## [Task details]
Could you restate every entry word for word, minus the pictures?

## [Input records]
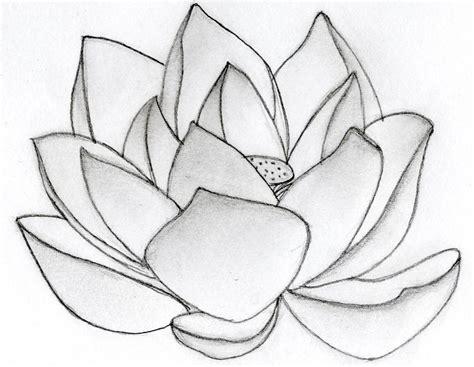 lotus pattern drawing lotus flower art flower hd wallpapers images pictures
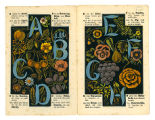 The alphabet of flowers and fruit (pp. [1-2])
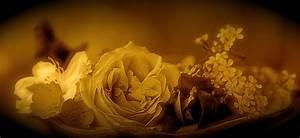 Berühmte Kunstwerke Der Romantik : epoche romantik merkmale romantik epoche merkmale vertreter und werke romantik kunst merkmale ~ One.caynefoto.club Haus und Dekorationen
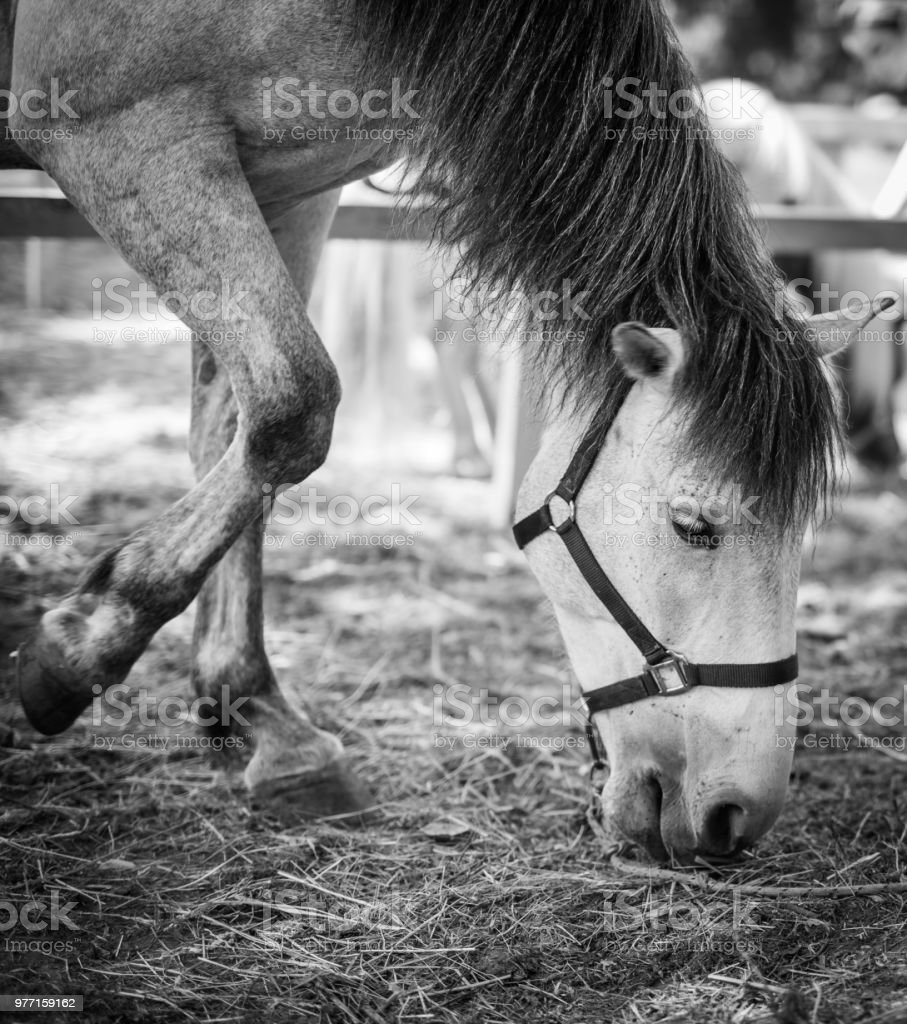 Horse behind wooden fence stock photo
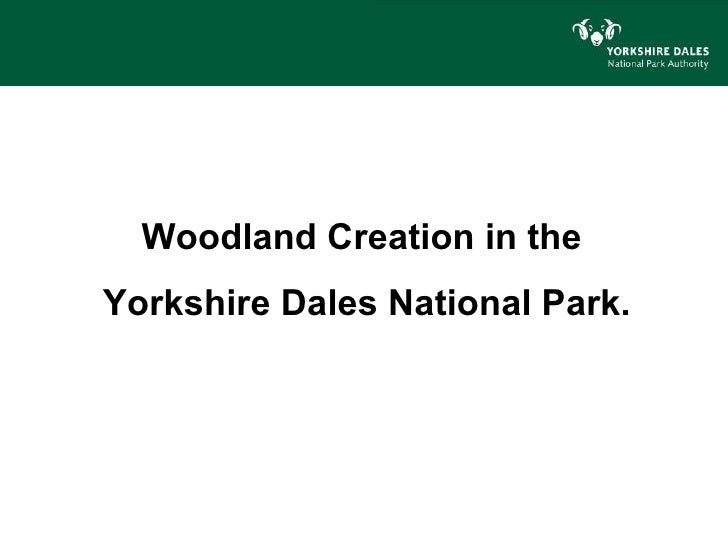 Woodland Creation in theYorkshire Dales National Park.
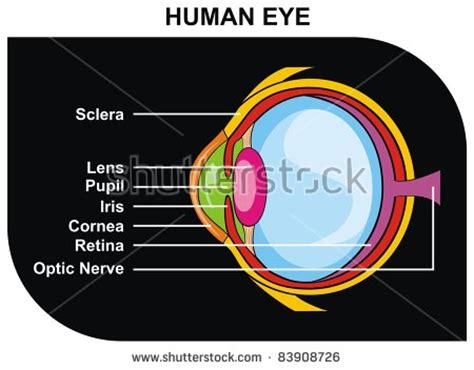 optic nerve stock photos images pictures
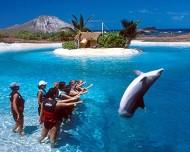 Dolphin at Sea Life Park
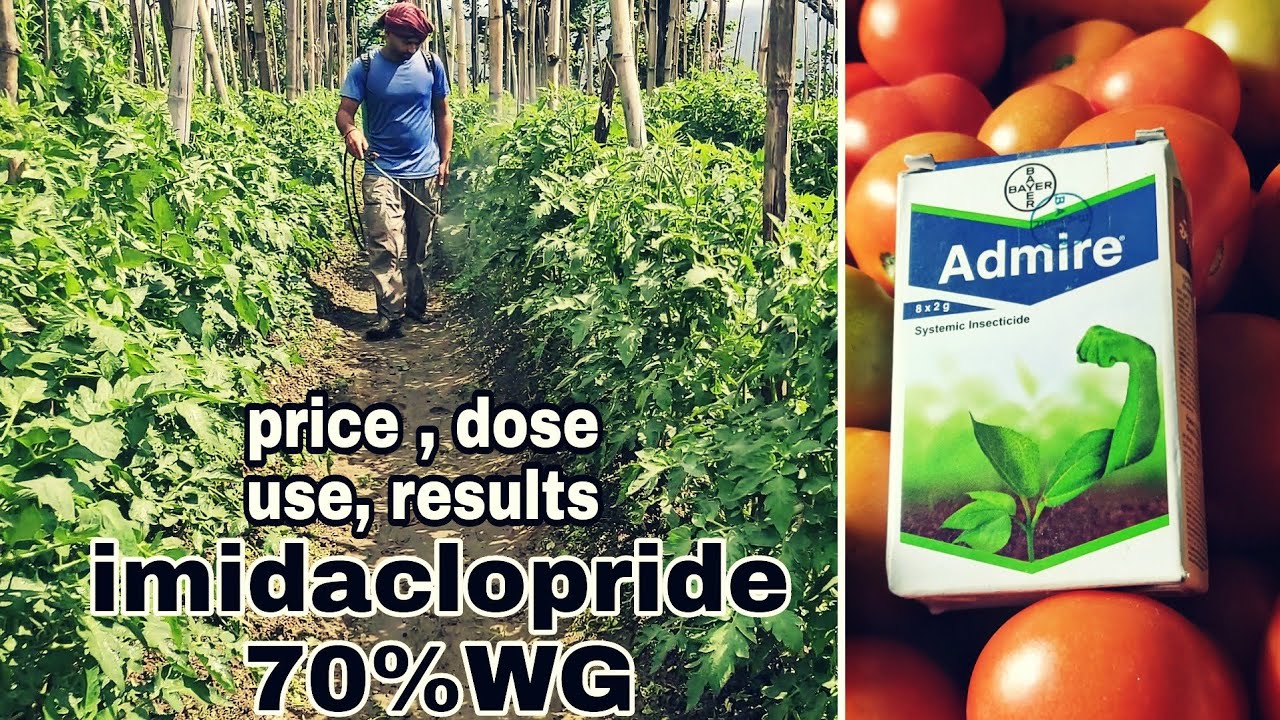 Download imidaclopride 70%WG | Bayer admire |  systamic inscticide | PraveenThakur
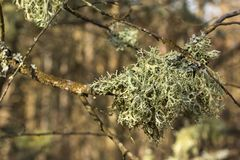 Lichens of colors on  tree branch Royalty Free Stock Images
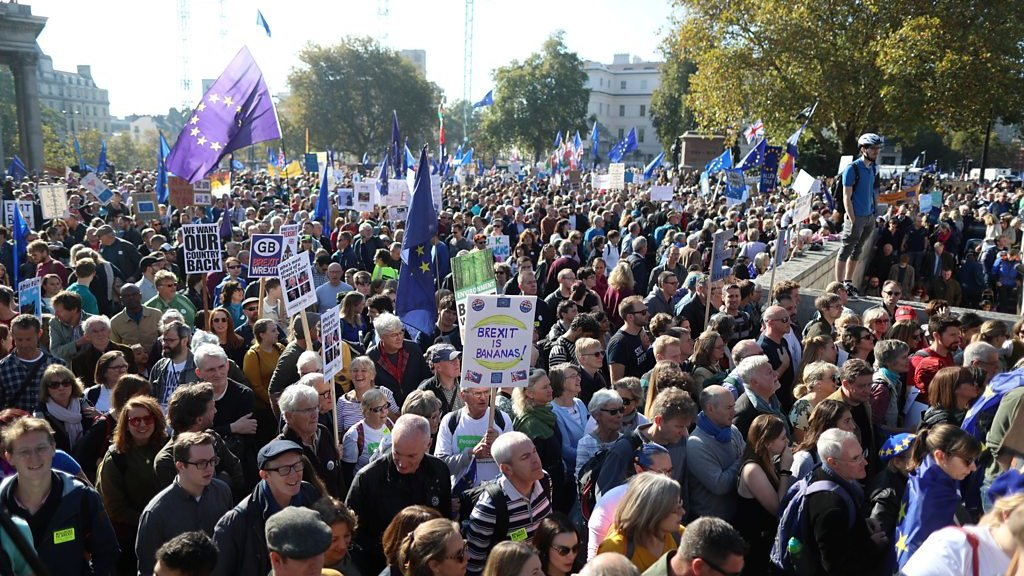 Brexit protesters take to streets of London
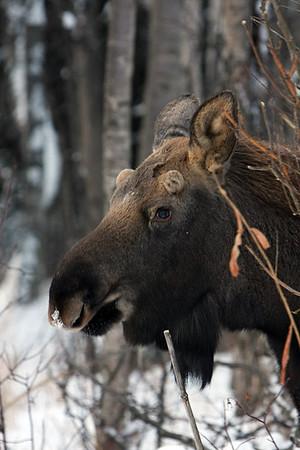 Moose 2008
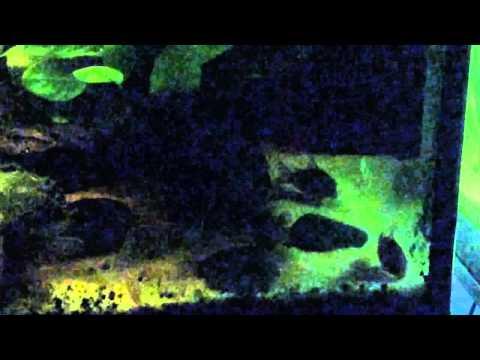 Low-tech Corydoras Planted Aquarium - January 2014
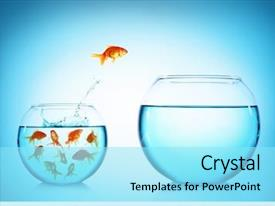 Slide deck with fish - goldfish jumping from glass aquarium background and a arctic colored foreground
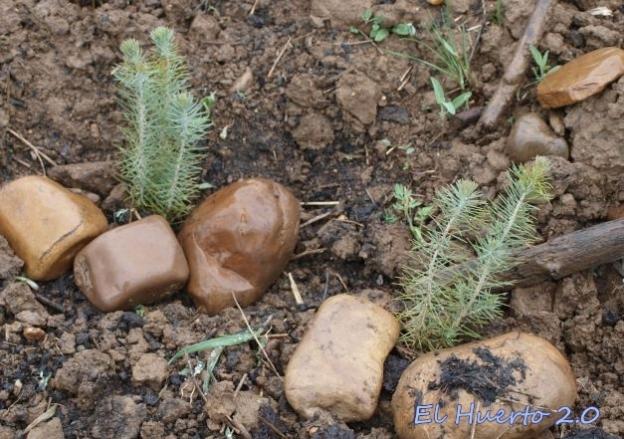 Plantas bajo las lluvias de abril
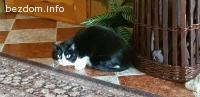Пет котета си търсят дом!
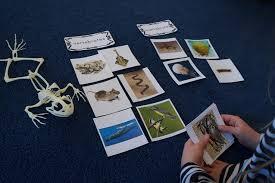 free printable worksheets vertebrates invertebrates montessori cards vertebrates invertebrates 5 vertebrate groups
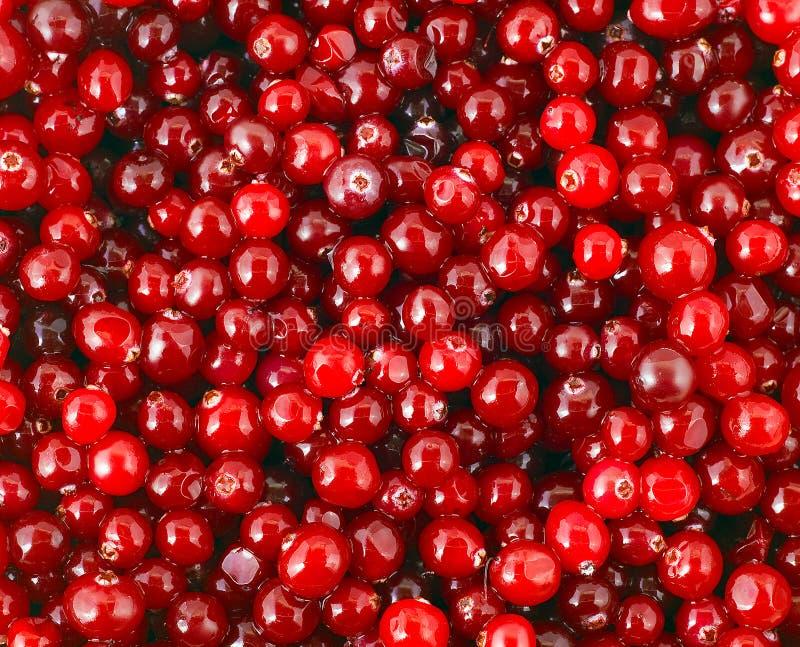 cranberry stock foto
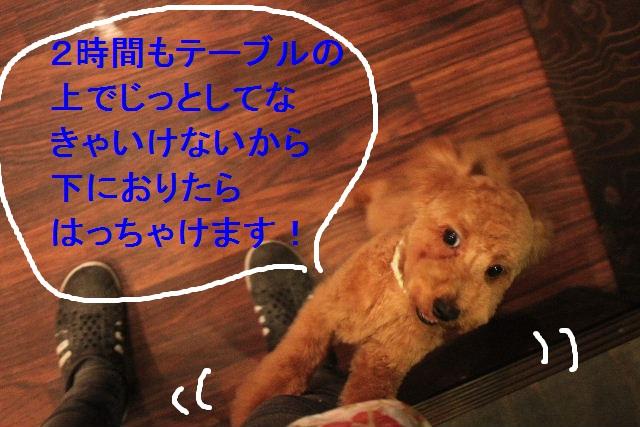 b0130018_22521647.jpg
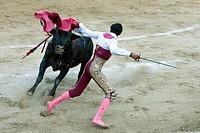 Bullfight,Acapulco,Mexico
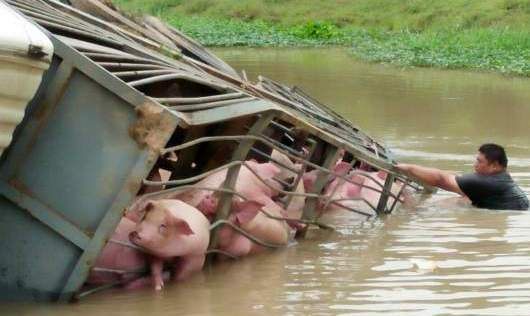 70 pigs drown after truck flips into Suphan Buri canal | Samui Times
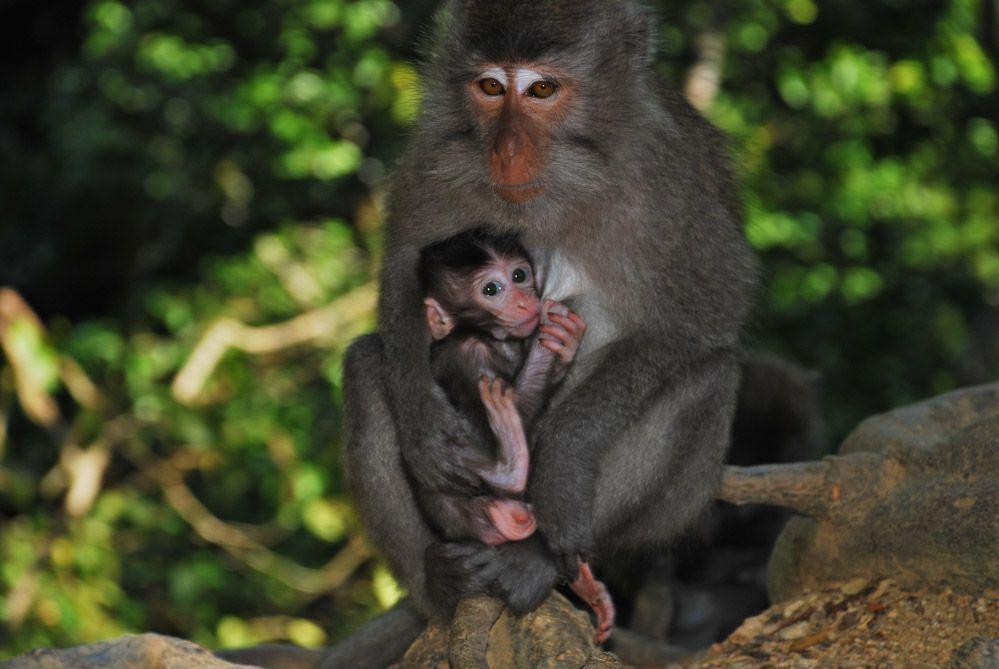Monkey-forest-Lombok-qué-ver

## [Response to this exercise]
 lotus pattern drawing lotus flower art flower hd wallpapers images pictures
 The alphabet of flowers and fruit (pp. [1-2])
 Berühmte Kunstwerke Der Romantik : epoche romantik merkmale romantik epoche merkmale vertreter und werke romantik kunst merkmale ~ One.caynefoto.club Haus und Dekorationen
 Horse behind wooden fence stock photo
 Woodland Creation in theYorkshire Dales National Park.
 optic nerve stock photos images pictures
 Dolphin at Sea Life Park
 Download imidaclopride 70%WG | Bayer admire |  systamic inscticide | PraveenThakur
 Lichens of colors on  tree branch Royalty Free Stock Images
 Brexit protesters take to streets of London
 Moose 2008
 Low-tech Corydoras Planted Aquarium - January 2014
 Slide deck with fish - goldfish jumping from glass aquarium background and a arctic colored foreground
 Plantas bajo las lluvias de abril
Пет котета си търсят дом!
 free printable worksheets vertebrates invertebrates montessori cards vertebrates invertebrates 5 vertebrate groups
 cranberry stock foto
 b0130018_22521647.jpg
 Bullfight,Acapulco,Mexico
 70 pigs drown after truck flips into Suphan Buri canal | Samui Times
Monkey-forest-Lombok-qué-ver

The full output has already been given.